Boxed wine is proving to be a popular packaging method

Yet another winery is adopting a more boxy look.

  • Aug. 30, 2011 3:00 p.m.

Yet another winery is adopting a more boxy look.

Monday morning a representative from Peller Estates Ltd. and MP Ron Cannan stopped for a photo op and announcement at Calona Wines on Richter Street to say the wine producer would borrow $1.04 million, interest free, from the federal government’s AgriFlexibility fund to hone its packaging technology.

“Through this investment, Andrew Peller Limited now has the capacity to capture new market opportunities and increase its operational efficiency while cutting down on expenses,” said Cannan. “The new process will also increase sustainability by offering environmental benefits such as reducing the company’s carbon footprint.”

The packaging is said to help the company expand its reach, both domestically and internationally, by packaging the wine more efficiently.

Summerhill Estate Winery beat the announcement to the punch two weeks ago by coming forward with news they are now offering premium wines in a box, a packaging format formerly thought déclassé in an industry built on its upscale mystique.

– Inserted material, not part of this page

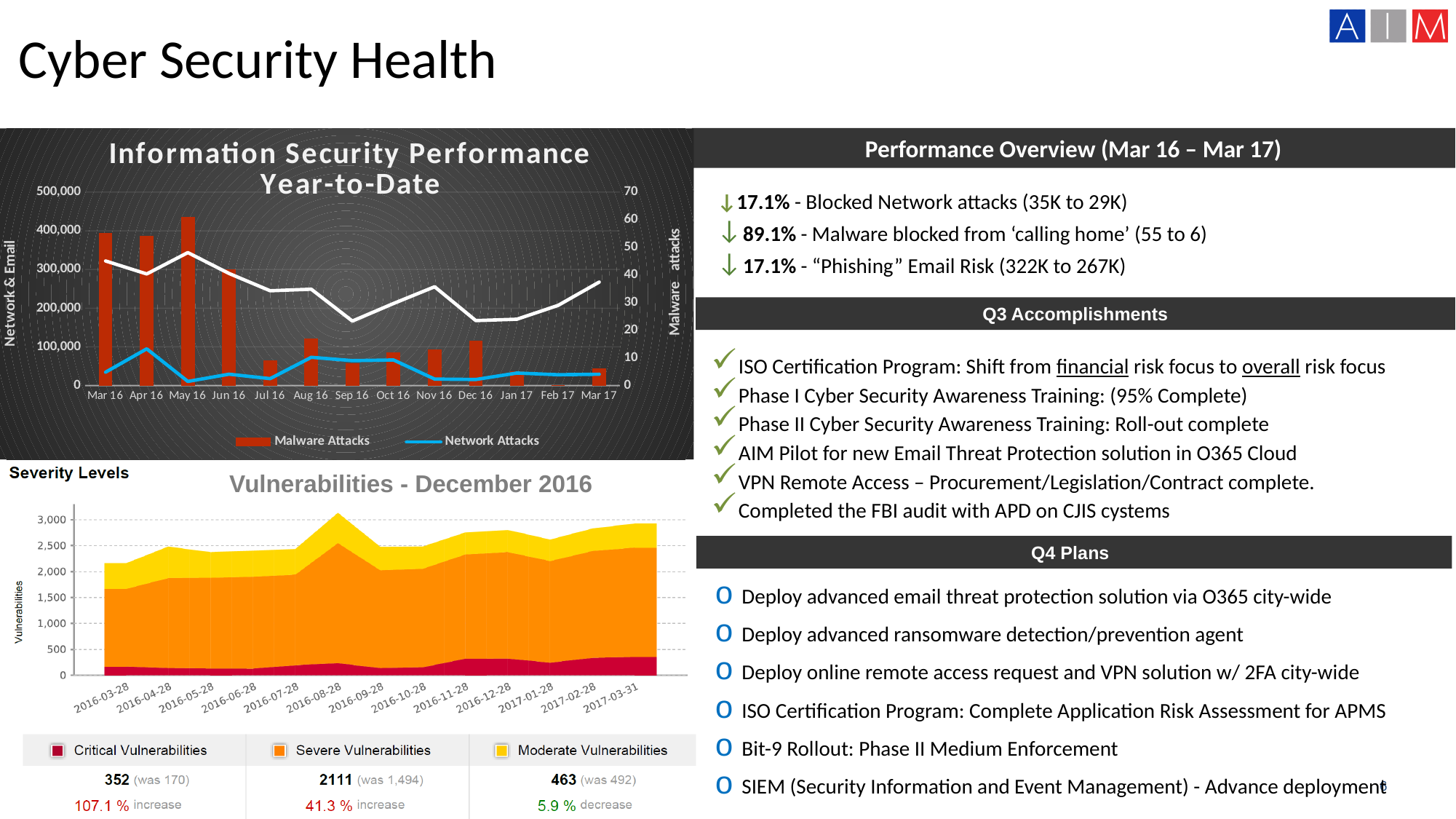
What kind of chart is 'Vulnerabilities - December 2016'? Stacked area chart How many series does the legend of the 'Information Security Performance Year-to-Date' chart list? 2 In the 'Vulnerabilities - December 2016' chart, what is the current value shown for Severe Vulnerabilities? 2111 In the 'Vulnerabilities - December 2016' chart, what was the previous value shown for Critical Vulnerabilities? 170 In the 'Vulnerabilities - December 2016' chart, what percentage change is shown for Moderate Vulnerabilities? 5.9 % decrease What is the label of the right-hand vertical axis in the 'Information Security Performance Year-to-Date' chart? Malware attacks In the 'Information Security Performance Year-to-Date' chart, is the Malware Attacks value for Jul 16 greater or less than 100,000? less In the 'Information Security Performance Year-to-Date' chart, which month has the highest Malware Attacks bar? May 16 How many series does the legend of the 'Vulnerabilities - December 2016' chart list? 3 In the 'Information Security Performance Year-to-Date' chart, which is larger, the Malware Attacks bar for Apr 16 or for Aug 16? Apr 16 How many months are shown on the x axis of the 'Information Security Performance Year-to-Date' chart? 13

Ezra Cipes told media outlets the box is better for the environment—it reduces carbon emission created by the glass production—and can ensure the wine lasts for weeks rather than days. But he admitted it has been a tough sell for the boutique winery.

Doug Gallagher, a representative of Peller Estates, says Andrew Peller Ltd. has not had the same experience. The company, which produces wines at properties in Kelowna and Ontario, is already one of the leading boxed wine producers and is not worried about marketing the new format.

This new technology is said to be safer for workers, as more of the production process is automated. Canadian wines make up 30 per cent of the wine sales in Canada.